▶ [Exercise directions]: All of the data that follows should be retyped exactly as it appears.

▶ [Information given]:

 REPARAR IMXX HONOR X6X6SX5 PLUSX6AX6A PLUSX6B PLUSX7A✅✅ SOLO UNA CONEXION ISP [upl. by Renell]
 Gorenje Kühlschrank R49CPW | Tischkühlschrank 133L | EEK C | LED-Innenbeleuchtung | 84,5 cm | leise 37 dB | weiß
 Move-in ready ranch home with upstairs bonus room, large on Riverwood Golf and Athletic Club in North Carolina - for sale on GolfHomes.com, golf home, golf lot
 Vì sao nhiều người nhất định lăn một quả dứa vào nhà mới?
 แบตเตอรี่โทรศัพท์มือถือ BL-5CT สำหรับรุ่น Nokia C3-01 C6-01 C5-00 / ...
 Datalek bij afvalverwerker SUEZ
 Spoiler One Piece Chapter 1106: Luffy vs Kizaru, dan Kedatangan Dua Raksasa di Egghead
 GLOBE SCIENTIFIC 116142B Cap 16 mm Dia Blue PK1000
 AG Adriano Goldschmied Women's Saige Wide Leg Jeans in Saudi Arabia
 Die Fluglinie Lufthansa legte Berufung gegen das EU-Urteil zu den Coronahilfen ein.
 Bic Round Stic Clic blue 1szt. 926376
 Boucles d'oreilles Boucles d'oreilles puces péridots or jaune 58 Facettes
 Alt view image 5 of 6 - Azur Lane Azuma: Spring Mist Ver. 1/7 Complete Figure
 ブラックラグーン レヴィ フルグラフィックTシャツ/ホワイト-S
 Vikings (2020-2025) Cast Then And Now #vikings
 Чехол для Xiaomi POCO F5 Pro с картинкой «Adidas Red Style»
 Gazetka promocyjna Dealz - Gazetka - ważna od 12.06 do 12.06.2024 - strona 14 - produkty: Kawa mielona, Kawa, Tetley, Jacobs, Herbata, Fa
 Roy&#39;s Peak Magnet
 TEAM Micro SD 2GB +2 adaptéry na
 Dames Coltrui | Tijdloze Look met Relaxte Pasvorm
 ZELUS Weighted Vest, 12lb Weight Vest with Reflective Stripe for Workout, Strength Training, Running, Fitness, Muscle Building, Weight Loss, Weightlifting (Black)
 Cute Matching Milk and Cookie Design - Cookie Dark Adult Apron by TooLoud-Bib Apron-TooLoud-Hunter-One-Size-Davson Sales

▶ [Exercise solution]:
 REPARAR IMXX HONOR X6X6SX5 PLUSX6AX6A PLUSX6B PLUSX7A✅✅ SOLO UNA CONEXION ISP [upl. by Renell]
 Gorenje Kühlschrank R49CPW | Tischkühlschrank 133L | EEK C | LED-Innenbeleuchtung | 84,5 cm | leise 37 dB | weiß
 Move-in ready ranch home with upstairs bonus room, large on Riverwood Golf and Athletic Club in North Carolina - for sale on GolfHomes.com, golf home, golf lot
 Vì sao nhiều người nhất định lăn một quả dứa vào nhà mới?
 แบตเตอรี่โทรศัพท์มือถือ BL-5CT สำหรับรุ่น Nokia C3-01 C6-01 C5-00 / ...
 Datalek bij afvalverwerker SUEZ
 Spoiler One Piece Chapter 1106: Luffy vs Kizaru, dan Kedatangan Dua Raksasa di Egghead
 GLOBE SCIENTIFIC 116142B Cap 16 mm Dia Blue PK1000
 AG Adriano Goldschmied Women's Saige Wide Leg Jeans in Saudi Arabia
 Die Fluglinie Lufthansa legte Berufung gegen das EU-Urteil zu den Coronahilfen ein.
 Bic Round Stic Clic blue 1szt. 926376
 Boucles d'oreilles Boucles d'oreilles puces péridots or jaune 58 Facettes
 Alt view image 5 of 6 - Azur Lane Azuma: Spring Mist Ver. 1/7 Complete Figure
 ブラックラグーン レヴィ フルグラフィックTシャツ/ホワイト-S
 Vikings (2020-2025) Cast Then And Now #vikings
 Чехол для Xiaomi POCO F5 Pro с картинкой «Adidas Red Style»
 Gazetka promocyjna Dealz - Gazetka - ważna od 12.06 do 12.06.2024 - strona 14 - produkty: Kawa mielona, Kawa, Tetley, Jacobs, Herbata, Fa
 Roy&#39;s Peak Magnet
 TEAM Micro SD 2GB +2 adaptéry na
 Dames Coltrui | Tijdloze Look met Relaxte Pasvorm
 ZELUS Weighted Vest, 12lb Weight Vest with Reflective Stripe for Workout, Strength Training, Running, Fitness, Muscle Building, Weight Loss, Weightlifting (Black)
 Cute Matching Milk and Cookie Design - Cookie Dark Adult Apron by TooLoud-Bib Apron-TooLoud-Hunter-One-Size-Davson Sales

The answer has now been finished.